Directions for this task
With no edits of any kind, print each record that follows.
######
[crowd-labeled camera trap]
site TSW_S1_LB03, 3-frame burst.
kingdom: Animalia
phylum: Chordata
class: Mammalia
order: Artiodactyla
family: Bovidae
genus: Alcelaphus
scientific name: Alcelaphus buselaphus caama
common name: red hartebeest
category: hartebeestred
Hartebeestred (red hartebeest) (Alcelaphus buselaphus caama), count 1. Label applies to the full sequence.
######
Solution for this problem
[crowd-labeled camera trap]
site TSW_S1_LB03, 3-frame burst.
kingdom: Animalia
phylum: Chordata
class: Mammalia
order: Artiodactyla
family: Bovidae
genus: Alcelaphus
scientific name: Alcelaphus buselaphus caama
common name: red hartebeest
category: hartebeestred
Hartebeestred (red hartebeest) (Alcelaphus buselaphus caama), count 1. Label applies to the full sequence.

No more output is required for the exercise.